15. Juli 2010 | Arts and Sciences for Sustainability

Steps to an Ecology of Art, or A Short Walk to Complexity

von David Haley. Manchester (UK)


How is walking an ecological practice? Walking can make us perceptive and open us up to an ecopraxis, attentive to the complex patterns of life.

Lesezeit 8 Minuten

The walk will attempt to Walk the Talk to Many Futures by Making Time a Matter of Urgency. It is a workshop event for Cultura21’s first Summer School of Arts and Sciences for Sustainability in Social Transformation, in Gabrovo, Bulgaria. The walk itself will be quite short – about two and a half hours on a mid-August morning, so the distance will be quite short too. However, this brief stroll in the Balkan foothills may for some become a moment of epiphany, a paradigm shift, or a quiet confirmation of what Francisco Varela refers to as ‘mindfulness/awareness’ in his book The Embodied Mind. David Bohm offers the process of dialogue as a similar experience:

‘Because the nature of Dialogue is exploratory, its meaning and its methods continue to unfold. No firm rules can be laid down for conducting a Dialogue because its essence is learning – not as the result of consuming a body of information or doctrine imparted by an authority, nor as a means of examining or criticizing a particular theory or programme, but rather as part of an unfolding process of creative participation between peers.’

Surrender to Indeterminacy

In a recent interview for the Guardian newspaper, the ex-Roxy Music keyboards player and ‘godfather of ambient music’, Brian Eno, identified the differences between “control” and “surrender” in our society. Considering how this is reflected in the contemporary imbalance of values in art production, he alluded to the history of shipbuilding to illustrate his point. Old wooden ships leaked, so they needed to be ‘caulked’ constantly. As technology in construction advanced, they built structurally superior, watertight ships, however these broke up because they were rigid. Shipbuilders, therefore, returned to leaky ‘ships that had flexion.’ The vessels that surrender, allow themselves to respond to changing circumstances. And this is not about a nostalgic return to the halcyon days of an idyllic feudal lifestyle, nor the renaissance of Luddite technologies. This is “something more complex”.

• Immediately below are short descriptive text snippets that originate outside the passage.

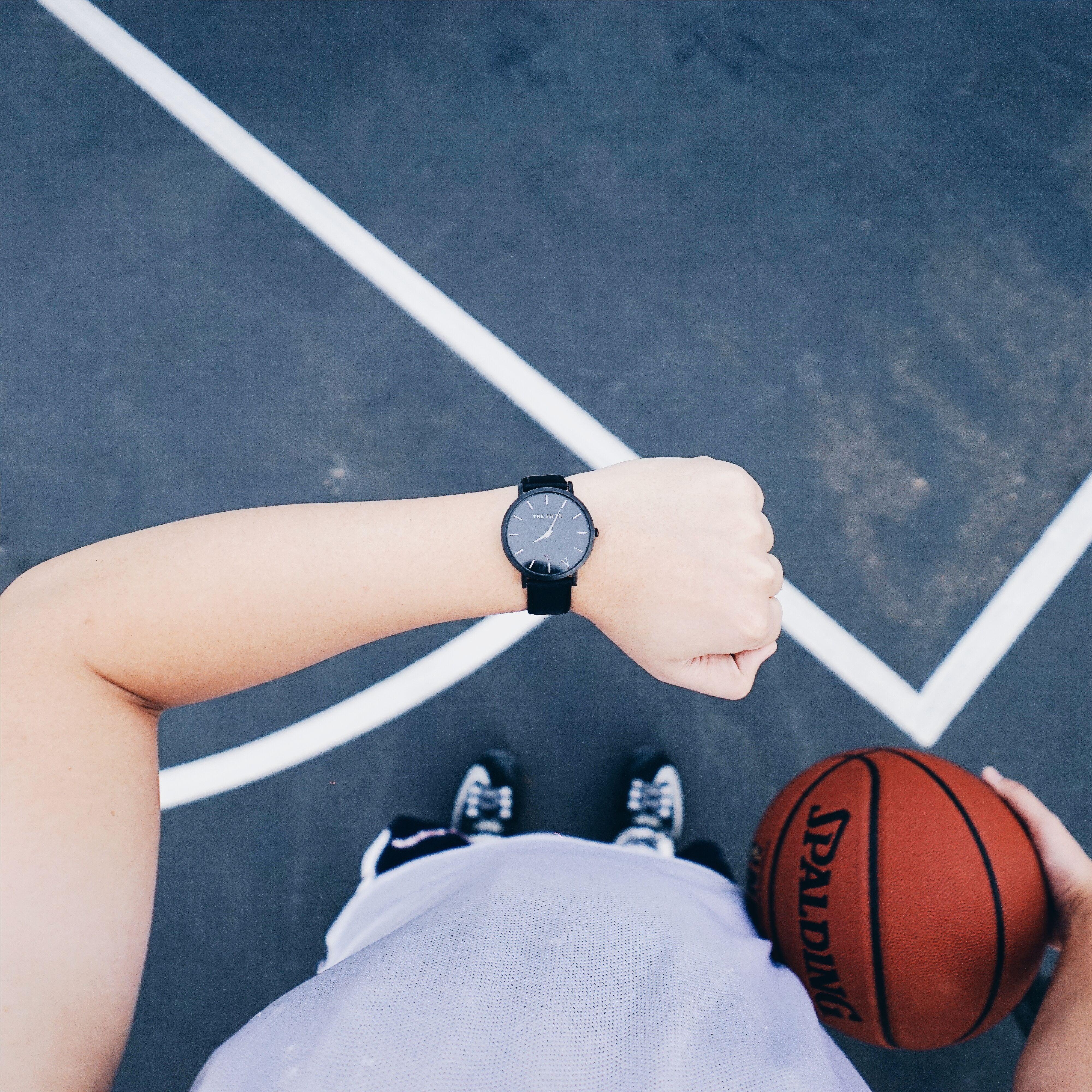 2795e5982 Bildet : se, hånd, hvit, bein, basketball, blå, klær, væpne ...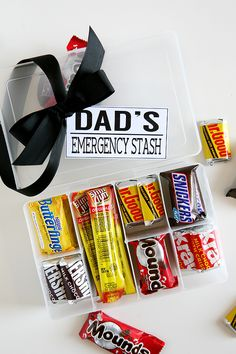 easy Father's day gift idea to make that Dads will actually like - Dad's Emergency Stash - candy and snacks in a box that can be reused for tools or tackle stuff First Fathers Day Gifts, Best Dad Gifts, Fathers Day Presents, Fathers Day Crafts, Grandpa Gifts, Diy Father's Day Gifts Easy, Great Father's Day Gifts, Father's Day Diy, Diy Gifts
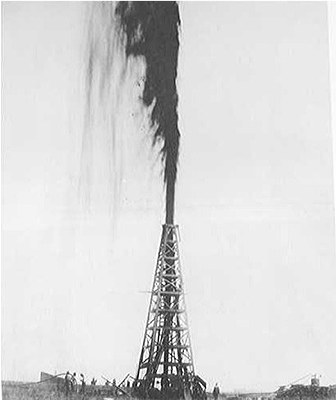 Figure 7.13: The Lucas Gusher at Spindletop in 1901.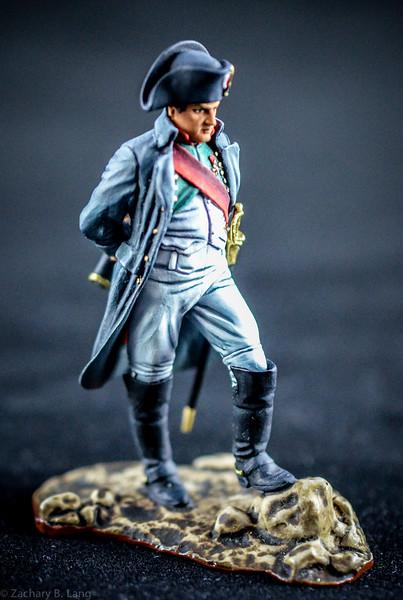 3881 Napoleon Holding Spyglass 1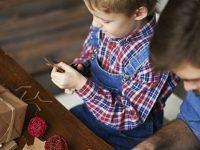 Zelf kerstversiering knutselen? Met dit lijstje kan je zo aan de slag!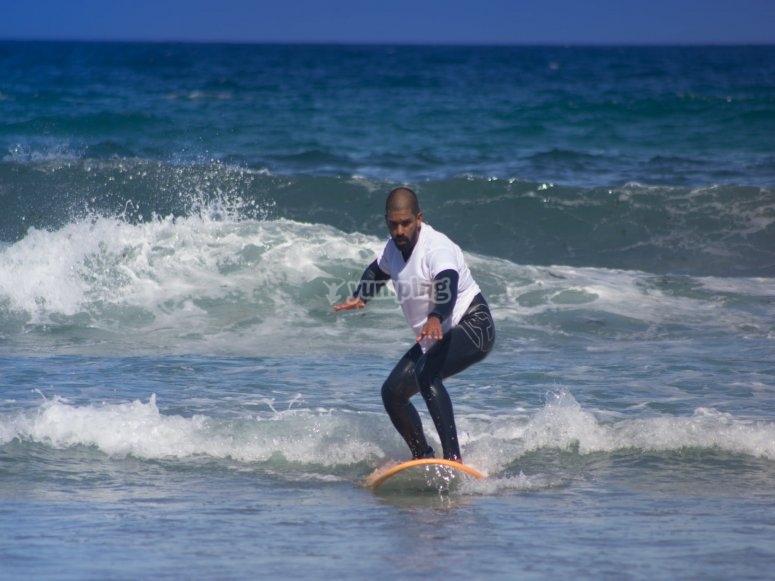 Tecniche di pratica del surf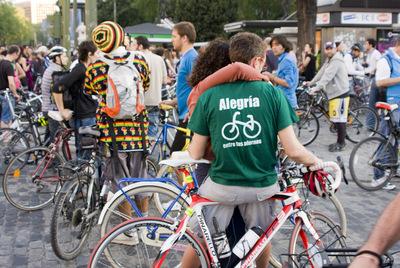 Concentración de ciclistas en el centro de Madrid para reclamar más espacios para las bicis.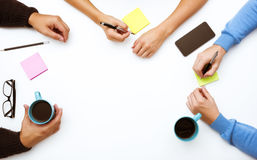 Le groupe de personnes remet le concept d'espace de travail de table Photo libre de droits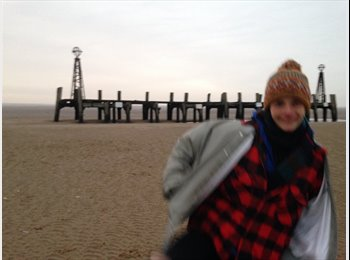 EasyRoommate UK - Joanna - 30 - Chorlton-cum-Hardy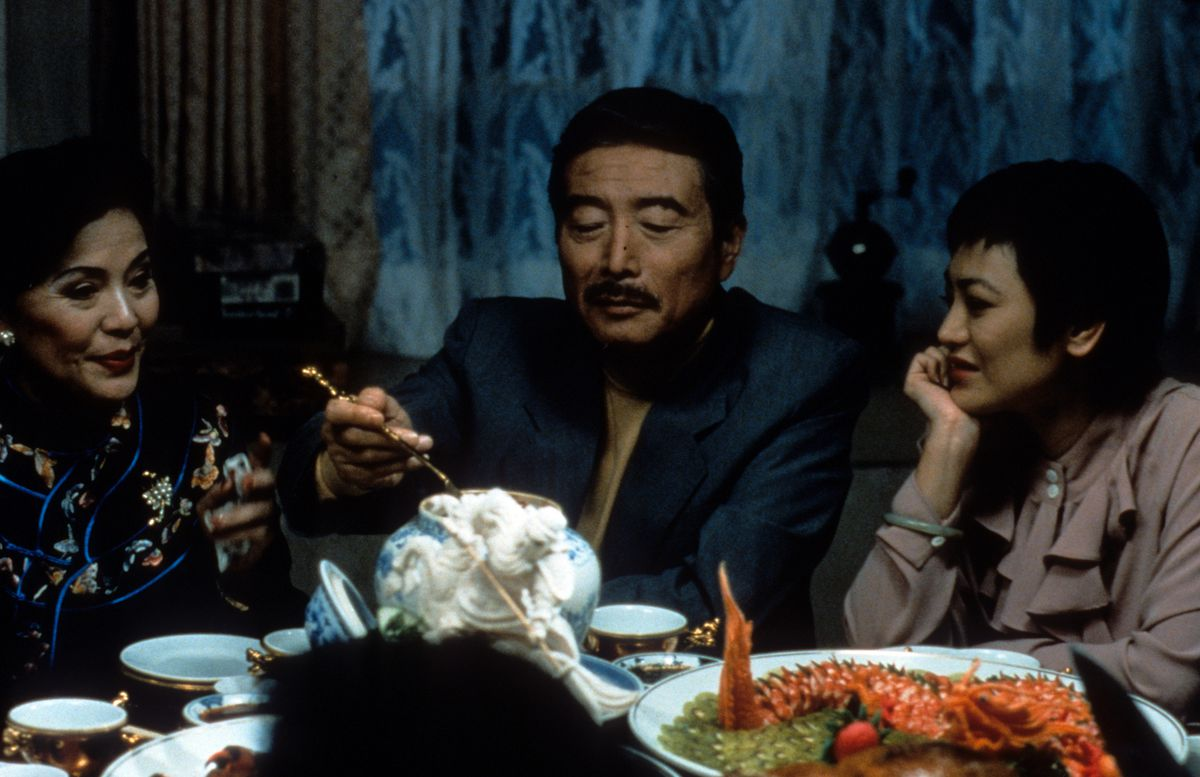 Sihung Lung serving himself at the table in a scene from the film 'Eat Drink Man Woman', 1994. (Photo by Buena Vista International/Getty Images)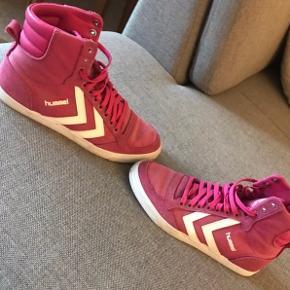 Fede Hummel sko i pink. Næsten helt nye- brugt max: 1-2 gange. Str. 37  Nypris: 599,- kr.   Sender med DAO- tradonohandel.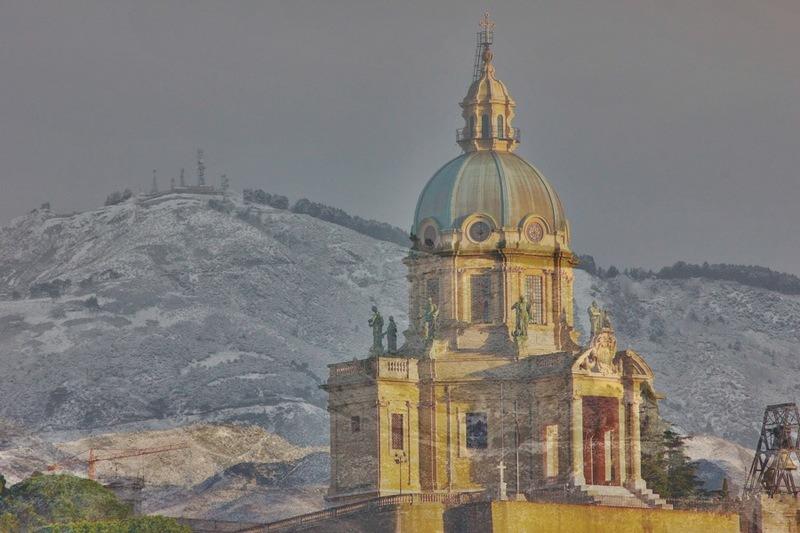 Sarà un weekend freddo. Possibile altra neve sui Peloritani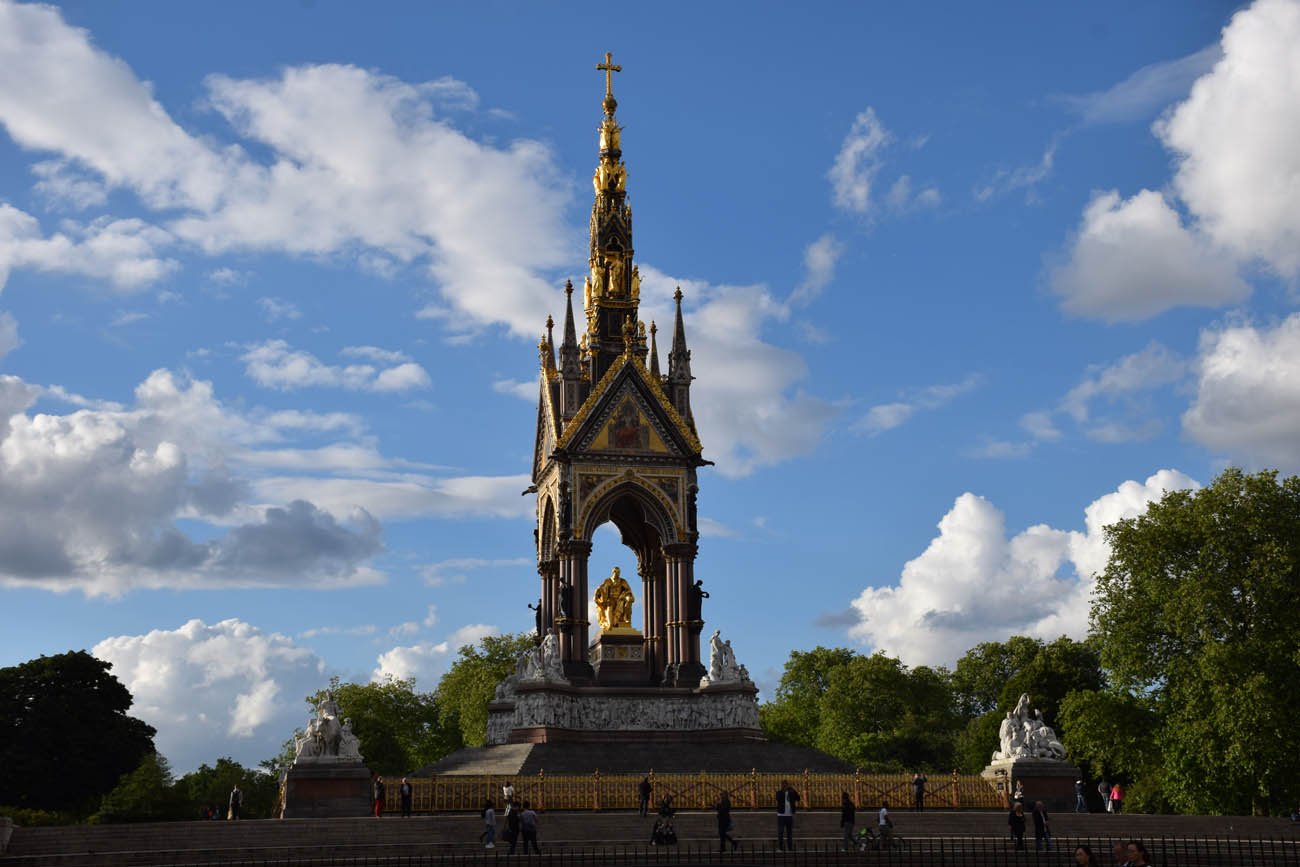 Albert Memorial no Kensignton Gardens, ao lado do Hyde Park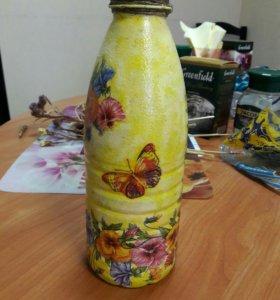 Бутылка в декупажном стиле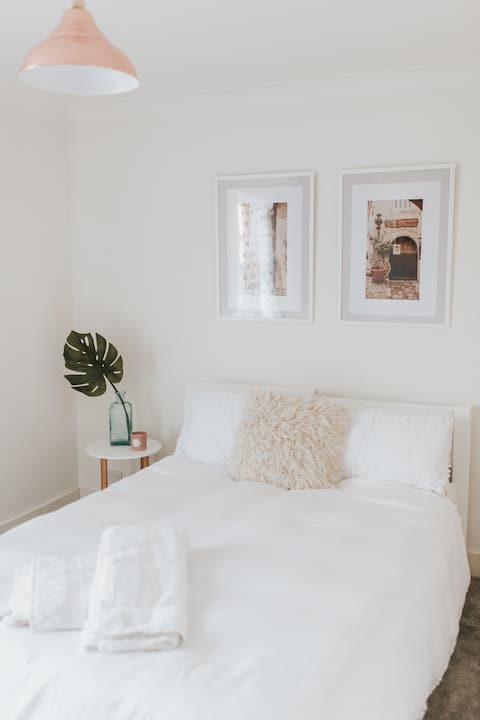 Double bedroom near Ebbsfleet Intl
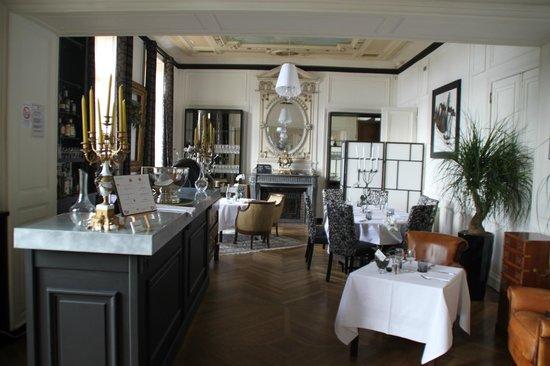 Château de la Gressiere : salle de restaurant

Referring to his recent artworks and his directorship of this year’s Brighton Festival, Eno explained, “I set up situations that involve abandoning control and finding out what happens.” In a similar way, this walk abandons the control of the artist taking the lead – the expert interpreting what we encounter on our short journey. Here, I have set up a situation for the participants to walk with local experts to find out what happens. For some this terrain will be strange, they may be challenged by the unfamiliar or stimulated by uncertainty. For others it will at first be familiar, but may become a source of surprise as they see anew. As the artist in the group, I simply introduce some questions for the alchemical dialogue of indeterminacy to start.

Patterns of Life

Another aspect that will become apparent is what I refer to as, ‘phenomenological drawing’. This is about us being sensitive to the way things draw themselves – ivy tracing its pattern of growth onto the side of a house; lichen symbiotically colonising a rock; the silver trail of slime from a snail; a tree deciding now is the time to cast down its leaves to make earth for the future; or the way clouds rise as castles and morph into dragons. Famed for turning the act of walking into a sculptural form, the UK artist Richard Long explains:

‘My work has become a simple metaphor of life. A figure walking down his road, making his mark. It is an affirmation of my human scale and senses: how far I walk, what stones I pick up, my particular experiences. Nature has more effect on me than I on it. I am content with the vocabulary of universal and common means; walking, placing, stones, sticks, water circles, lines, days, nights, roads.’

An Email to Hans

My friend, Professor Hans Dieleman recently wanted to initiate an art-walk for his course at the Urban Design Centre, Universidad Autónoma de la Ciudad de Méxicoand, so he contacted me for some information about my A Walk On The Wild Side, programme in Manchester. I replied:

Hans, hi

I’m so pleased you are going to the C21 Summer School.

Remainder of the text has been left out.